How's this: Beauty is not sujective. Beauty is not something which lies merely in the eyes of the beholder.
This is not about taste. Choosing which music you listen to in your private life is your prerogative. But it's not up to you or me to subject the worship of God to our "tastes". Look at Leviticus 10 and the account of Nadab and Abihu if you need proof that God will be worshipped according to His attributes.
Let me turn the question around and ask, Who are you to pick and choose after which which attributes of God public worship is to be patterned? God is indeed love, but is also holy, righteous, just, merciful, omnipresent, omnipotent. God is ALL of these, at once and in equal measure. Being a mere mortal, this is difficult for man to accept, who mirrors these attributes according to the Divine image in him but only in a shadow-like, limited way. He gets angry, then sad, then glad. He flits from the one to the other.
You are correct if you hold the position that no one can absolutize an aesthetic. No one said that worship music must exclude instruments or incldue only the organ or piano. But music whose character stirs the kind of emotions one might get from a television commercial (e.g. Jack Hayford's "Majesty") fails the objective test of fitting with the Divine character.
You are correct if you hold the position that no one can absolutize an aesthetic. No one said that worship music must exclude instruments or incldue only the organ or piano. But music whose character stirs the kind of emotions one might get from a television commercial (e.g. Jack Hayford's "Majesty") fails the objective test of fitting with the Divine character.
I do agree that God has a right to expect worship on his terms.
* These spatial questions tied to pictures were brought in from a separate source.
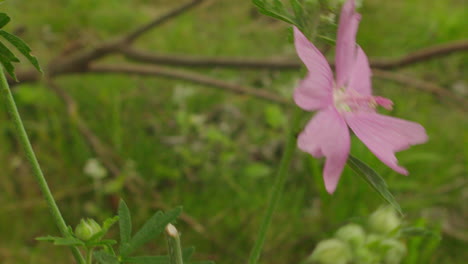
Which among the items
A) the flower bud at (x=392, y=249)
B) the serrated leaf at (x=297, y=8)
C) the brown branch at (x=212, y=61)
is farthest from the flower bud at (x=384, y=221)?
the brown branch at (x=212, y=61)

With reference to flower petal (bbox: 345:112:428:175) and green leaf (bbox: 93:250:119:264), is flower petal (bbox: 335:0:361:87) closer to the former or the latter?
flower petal (bbox: 345:112:428:175)

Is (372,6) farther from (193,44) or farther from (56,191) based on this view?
(56,191)

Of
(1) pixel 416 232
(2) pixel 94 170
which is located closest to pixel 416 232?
(1) pixel 416 232

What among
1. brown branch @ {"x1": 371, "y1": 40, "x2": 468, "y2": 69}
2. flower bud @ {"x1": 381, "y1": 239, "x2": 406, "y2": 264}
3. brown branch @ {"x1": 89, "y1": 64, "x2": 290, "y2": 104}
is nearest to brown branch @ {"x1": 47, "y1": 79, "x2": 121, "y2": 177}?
brown branch @ {"x1": 89, "y1": 64, "x2": 290, "y2": 104}

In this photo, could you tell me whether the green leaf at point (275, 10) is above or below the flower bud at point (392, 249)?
above

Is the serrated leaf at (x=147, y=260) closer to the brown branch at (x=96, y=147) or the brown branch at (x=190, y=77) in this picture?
the brown branch at (x=96, y=147)

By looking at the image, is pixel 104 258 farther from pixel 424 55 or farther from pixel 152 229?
pixel 424 55
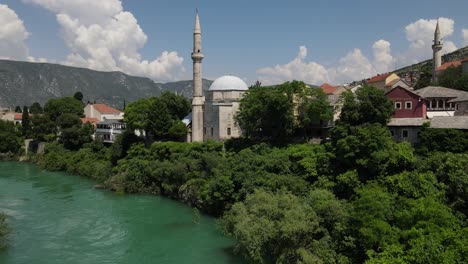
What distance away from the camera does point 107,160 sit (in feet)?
155

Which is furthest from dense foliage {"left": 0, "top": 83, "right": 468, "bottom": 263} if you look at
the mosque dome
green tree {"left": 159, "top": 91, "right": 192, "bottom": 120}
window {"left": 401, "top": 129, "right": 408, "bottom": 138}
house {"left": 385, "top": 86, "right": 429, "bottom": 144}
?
green tree {"left": 159, "top": 91, "right": 192, "bottom": 120}

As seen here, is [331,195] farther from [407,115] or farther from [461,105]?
[461,105]

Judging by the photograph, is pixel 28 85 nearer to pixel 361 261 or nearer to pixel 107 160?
pixel 107 160

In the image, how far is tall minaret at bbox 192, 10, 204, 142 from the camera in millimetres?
43250

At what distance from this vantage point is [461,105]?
30500mm

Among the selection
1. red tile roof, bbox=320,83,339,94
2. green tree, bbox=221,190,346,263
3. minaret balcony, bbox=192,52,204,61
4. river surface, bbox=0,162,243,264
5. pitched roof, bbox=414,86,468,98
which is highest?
minaret balcony, bbox=192,52,204,61

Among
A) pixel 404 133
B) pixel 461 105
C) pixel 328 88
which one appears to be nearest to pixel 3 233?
pixel 404 133

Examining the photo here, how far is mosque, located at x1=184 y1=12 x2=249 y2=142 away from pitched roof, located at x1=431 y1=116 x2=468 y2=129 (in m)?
18.6

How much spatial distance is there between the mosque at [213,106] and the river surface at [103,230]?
1043 cm

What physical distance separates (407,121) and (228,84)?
63.8 feet

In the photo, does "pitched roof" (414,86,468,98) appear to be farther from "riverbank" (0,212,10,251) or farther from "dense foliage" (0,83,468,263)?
"riverbank" (0,212,10,251)

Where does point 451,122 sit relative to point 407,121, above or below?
below

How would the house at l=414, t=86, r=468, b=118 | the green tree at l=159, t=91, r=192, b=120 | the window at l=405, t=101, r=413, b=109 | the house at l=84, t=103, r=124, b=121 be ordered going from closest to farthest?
1. the window at l=405, t=101, r=413, b=109
2. the house at l=414, t=86, r=468, b=118
3. the green tree at l=159, t=91, r=192, b=120
4. the house at l=84, t=103, r=124, b=121

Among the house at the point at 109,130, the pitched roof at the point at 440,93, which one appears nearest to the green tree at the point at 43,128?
the house at the point at 109,130
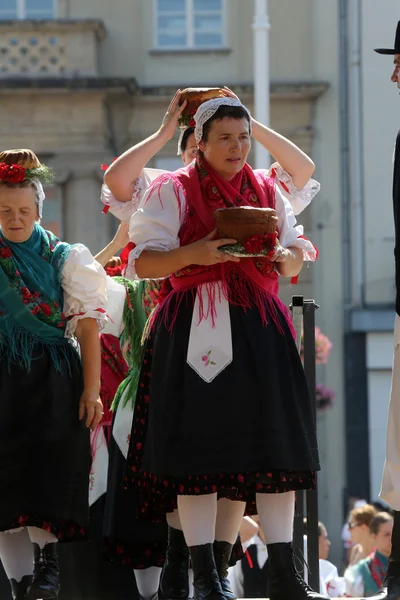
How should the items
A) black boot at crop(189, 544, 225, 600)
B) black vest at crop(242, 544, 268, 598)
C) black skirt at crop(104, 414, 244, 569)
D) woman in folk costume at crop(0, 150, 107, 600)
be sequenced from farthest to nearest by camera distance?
black vest at crop(242, 544, 268, 598)
black skirt at crop(104, 414, 244, 569)
woman in folk costume at crop(0, 150, 107, 600)
black boot at crop(189, 544, 225, 600)

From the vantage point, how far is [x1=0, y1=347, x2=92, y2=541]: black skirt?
4039 millimetres

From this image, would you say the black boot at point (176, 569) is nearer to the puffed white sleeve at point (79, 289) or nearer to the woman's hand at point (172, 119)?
the puffed white sleeve at point (79, 289)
That said, I fail to follow your rational that some music might improperly stir emotions or fail to me an objective standard.
Please tell me where you find in the Bible an objective standard of proper worship music, and what current denomination or group adheres strictly to that definition?
Understand, if the standard arises from ones interpretation of Scripture or the implications one draws, this is not "objective" at all except "in the eye of the beholder."